-- Do this --
Transfer the lines from the one containing "At what distance" through the one containing "4152 millimetres", keeping every line and adding -37 to each distance value in the answers.

-- Excerpted data --
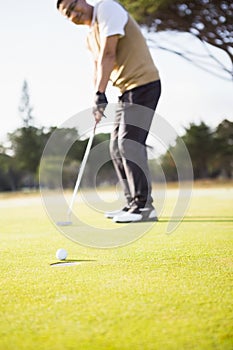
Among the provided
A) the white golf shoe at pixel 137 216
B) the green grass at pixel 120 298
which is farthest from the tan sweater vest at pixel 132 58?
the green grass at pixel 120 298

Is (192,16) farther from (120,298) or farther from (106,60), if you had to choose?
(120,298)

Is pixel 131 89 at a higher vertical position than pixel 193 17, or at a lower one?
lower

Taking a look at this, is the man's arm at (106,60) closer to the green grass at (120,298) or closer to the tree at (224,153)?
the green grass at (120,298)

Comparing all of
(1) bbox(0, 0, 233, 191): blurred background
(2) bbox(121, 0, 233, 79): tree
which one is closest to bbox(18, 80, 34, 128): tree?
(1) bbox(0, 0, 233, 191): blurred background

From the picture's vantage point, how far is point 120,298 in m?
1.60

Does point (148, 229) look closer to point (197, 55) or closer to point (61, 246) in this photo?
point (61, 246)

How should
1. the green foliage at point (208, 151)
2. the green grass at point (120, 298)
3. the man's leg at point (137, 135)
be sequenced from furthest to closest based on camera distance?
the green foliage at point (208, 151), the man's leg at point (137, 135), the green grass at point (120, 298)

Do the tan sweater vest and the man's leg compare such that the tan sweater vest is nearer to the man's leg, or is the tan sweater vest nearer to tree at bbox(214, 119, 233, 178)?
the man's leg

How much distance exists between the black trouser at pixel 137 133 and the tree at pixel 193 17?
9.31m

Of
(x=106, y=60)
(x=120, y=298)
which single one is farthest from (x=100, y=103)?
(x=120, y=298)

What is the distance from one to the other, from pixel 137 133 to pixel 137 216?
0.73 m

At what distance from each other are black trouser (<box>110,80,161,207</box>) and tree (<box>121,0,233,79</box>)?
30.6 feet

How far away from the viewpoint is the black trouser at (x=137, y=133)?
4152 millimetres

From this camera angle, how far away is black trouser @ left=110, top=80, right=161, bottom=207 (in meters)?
--
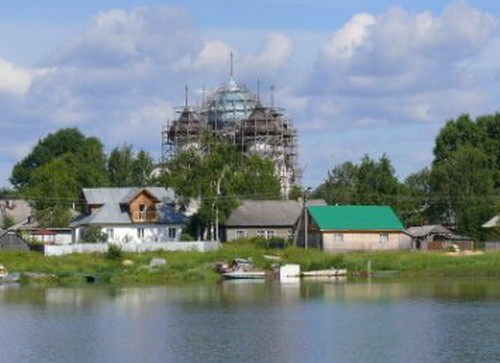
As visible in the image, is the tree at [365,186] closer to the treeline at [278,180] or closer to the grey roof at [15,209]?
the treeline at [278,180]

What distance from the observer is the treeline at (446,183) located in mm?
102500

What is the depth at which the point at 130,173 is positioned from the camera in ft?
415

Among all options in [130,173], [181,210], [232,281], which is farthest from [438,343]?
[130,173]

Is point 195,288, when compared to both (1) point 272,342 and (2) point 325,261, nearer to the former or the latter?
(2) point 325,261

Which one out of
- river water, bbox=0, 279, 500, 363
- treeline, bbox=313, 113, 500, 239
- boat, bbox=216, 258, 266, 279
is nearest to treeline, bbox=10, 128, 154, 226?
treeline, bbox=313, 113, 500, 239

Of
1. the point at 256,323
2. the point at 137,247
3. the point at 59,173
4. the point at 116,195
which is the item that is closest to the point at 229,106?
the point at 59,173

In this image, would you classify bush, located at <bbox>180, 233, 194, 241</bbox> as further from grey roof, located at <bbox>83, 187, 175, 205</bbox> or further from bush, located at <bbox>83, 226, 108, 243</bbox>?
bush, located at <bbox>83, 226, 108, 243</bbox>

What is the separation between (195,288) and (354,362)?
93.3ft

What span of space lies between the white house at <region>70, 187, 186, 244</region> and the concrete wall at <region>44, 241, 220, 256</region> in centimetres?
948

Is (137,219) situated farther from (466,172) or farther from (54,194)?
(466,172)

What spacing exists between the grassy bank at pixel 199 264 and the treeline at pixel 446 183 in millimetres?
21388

-- Answer to the problem --
At what distance from each other are black trouser (<box>110,80,161,207</box>) and tree (<box>121,0,233,79</box>)?
-6.4 feet

How far away from the viewpoint is the black trouser at (x=137, y=133)?
4115 millimetres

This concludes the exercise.